All of Wii’s biggest successes tell similar stories. Was there really anything to rival Mario Kart Wii when it debuted in 2008? How about Super Smash Bros. Brawl? Wii Fit? Mario Party 8? While other platforms fight over the markets they see as the real prize – the first-person shooter, open-world action, and other “hardcore” gamers – Nintendo’s placed its emphasis in areas other companies can’t touch, with franchises that remain at the top of their class. And it doesn’t seem that that’s going to change with this new generation.
Yes, it’s true, Sony just announced a new 3D platformer – Ratchet & Clank: Into the Nexus for PlayStation 3 – that will launch this fall against Nintendo’s Super Mario 3D World. But, if you take a closer look, you’ll see that Ratchet & Clank is once again being billed as a B-tier title. (How else can you explain that $30 price tag?) Super Mario 3D World, on the other hand, is being poised as Nintendo’s big holiday star, and is working to advance the new 3D Mario style 3D Land already popularized on 3DS, only without the limitations of a handheld to contend with.

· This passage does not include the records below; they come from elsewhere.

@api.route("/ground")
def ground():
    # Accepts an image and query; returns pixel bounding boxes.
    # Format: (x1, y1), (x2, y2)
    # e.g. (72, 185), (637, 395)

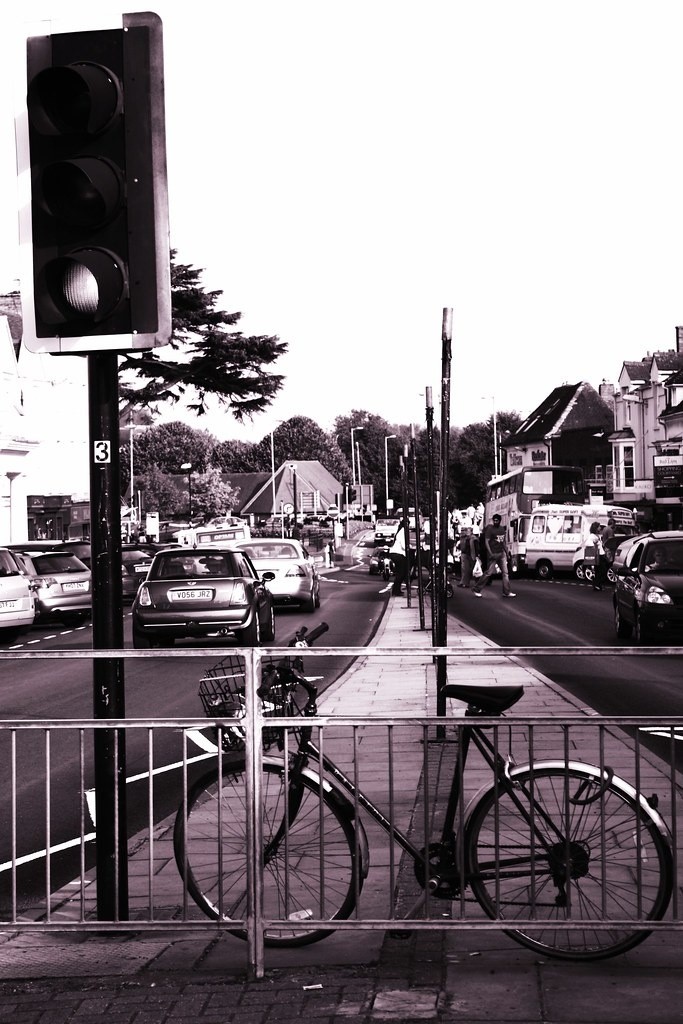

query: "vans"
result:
(524, 504), (642, 579)
(399, 507), (424, 530)
(506, 512), (532, 574)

I’ll give you one guess as to which of these is better poised to capture platforming fans this holiday.
Wii U may not be on top specs-wise, but it’s still in a pretty strong position when it comes to content that connects with 30 years worth of classic gamers. And Nintendo’s making many of the right moves to reassert that position this generation. They’ve got an exclusive set of Sonic titles set for this fall, a Donkey Kong Country sequel to bolster Wii U’s 2D platformer library, a new Mario Kart and Smash Bros. to establish a solid local & online multiplayer scene, and a growing lineup including first-party, third-party, and indie games aimed at reaching out to gamers who aren’t as represented on PlayStation and Xbox.
If Nintendo continues to pursue its strengths – that is, if they make sure the gamers they’ve pleased in generations past aren’t neglected, all the while seeking out new players by introducing new “Nintendo”-like IP – Wii U will be just fine. And that’s how it should be. No one else in the industry has made as strong an effort to give those gamers – in particular, gamers who are more interested in just having fun than in graphics, generations, or gamerscores – the first-class attention they deserve.